*Activity*. Extract the full set of records, then give each one again exactly.
START Available data
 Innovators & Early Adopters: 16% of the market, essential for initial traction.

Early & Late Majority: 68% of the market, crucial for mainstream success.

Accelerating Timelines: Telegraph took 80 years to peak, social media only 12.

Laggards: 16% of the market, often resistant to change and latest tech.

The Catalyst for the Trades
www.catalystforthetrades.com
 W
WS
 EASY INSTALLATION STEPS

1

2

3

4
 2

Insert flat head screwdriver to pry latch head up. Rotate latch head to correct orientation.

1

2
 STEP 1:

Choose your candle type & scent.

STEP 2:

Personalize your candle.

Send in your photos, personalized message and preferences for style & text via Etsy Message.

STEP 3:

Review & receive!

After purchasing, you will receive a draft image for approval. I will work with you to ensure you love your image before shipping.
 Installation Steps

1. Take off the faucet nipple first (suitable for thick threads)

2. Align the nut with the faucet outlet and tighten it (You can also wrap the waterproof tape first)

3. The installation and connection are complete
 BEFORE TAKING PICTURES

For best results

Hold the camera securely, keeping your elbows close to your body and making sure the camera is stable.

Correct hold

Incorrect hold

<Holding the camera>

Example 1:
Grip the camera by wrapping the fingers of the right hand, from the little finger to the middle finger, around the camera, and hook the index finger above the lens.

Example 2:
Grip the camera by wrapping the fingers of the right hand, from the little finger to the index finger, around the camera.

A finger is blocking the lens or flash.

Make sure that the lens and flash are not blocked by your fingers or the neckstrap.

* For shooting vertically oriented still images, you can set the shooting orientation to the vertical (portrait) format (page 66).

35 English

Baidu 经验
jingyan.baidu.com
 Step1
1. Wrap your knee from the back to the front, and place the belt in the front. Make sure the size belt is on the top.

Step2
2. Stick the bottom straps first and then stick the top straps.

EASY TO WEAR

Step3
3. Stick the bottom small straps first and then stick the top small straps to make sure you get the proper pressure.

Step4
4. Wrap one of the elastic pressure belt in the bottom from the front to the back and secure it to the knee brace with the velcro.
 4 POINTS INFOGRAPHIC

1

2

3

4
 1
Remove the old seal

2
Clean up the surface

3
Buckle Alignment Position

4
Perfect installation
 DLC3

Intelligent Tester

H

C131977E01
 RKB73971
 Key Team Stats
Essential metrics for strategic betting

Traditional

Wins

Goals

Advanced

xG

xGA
END Available data
*Response to this exercise*.
 Innovators & Early Adopters: 16% of the market, essential for initial traction.

Early & Late Majority: 68% of the market, crucial for mainstream success.

Accelerating Timelines: Telegraph took 80 years to peak, social media only 12.

Laggards: 16% of the market, often resistant to change and latest tech.

The Catalyst for the Trades
www.catalystforthetrades.com
 W
WS
 EASY INSTALLATION STEPS

1

2

3

4
 2

Insert flat head screwdriver to pry latch head up. Rotate latch head to correct orientation.

1

2
 STEP 1:

Choose your candle type & scent.

STEP 2:

Personalize your candle.

Send in your photos, personalized message and preferences for style & text via Etsy Message.

STEP 3:

Review & receive!

After purchasing, you will receive a draft image for approval. I will work with you to ensure you love your image before shipping.
 Installation Steps

1. Take off the faucet nipple first (suitable for thick threads)

2. Align the nut with the faucet outlet and tighten it (You can also wrap the waterproof tape first)

3. The installation and connection are complete
 BEFORE TAKING PICTURES

For best results

Hold the camera securely, keeping your elbows close to your body and making sure the camera is stable.

Correct hold

Incorrect hold

<Holding the camera>

Example 1:
Grip the camera by wrapping the fingers of the right hand, from the little finger to the middle finger, around the camera, and hook the index finger above the lens.

Example 2:
Grip the camera by wrapping the fingers of the right hand, from the little finger to the index finger, around the camera.

A finger is blocking the lens or flash.

Make sure that the lens and flash are not blocked by your fingers or the neckstrap.

* For shooting vertically oriented still images, you can set the shooting orientation to the vertical (portrait) format (page 66).

35 English

Baidu 经验
jingyan.baidu.com
 Step1
1. Wrap your knee from the back to the front, and place the belt in the front. Make sure the size belt is on the top.

Step2
2. Stick the bottom straps first and then stick the top straps.

EASY TO WEAR

Step3
3. Stick the bottom small straps first and then stick the top small straps to make sure you get the proper pressure.

Step4
4. Wrap one of the elastic pressure belt in the bottom from the front to the back and secure it to the knee brace with the velcro.
 4 POINTS INFOGRAPHIC

1

2

3

4
 1
Remove the old seal

2
Clean up the surface

3
Buckle Alignment Position

4
Perfect installation
 DLC3

Intelligent Tester

H

C131977E01
 RKB73971
 Key Team Stats
Essential metrics for strategic betting

Traditional

Wins

Goals

Advanced

xG

xGA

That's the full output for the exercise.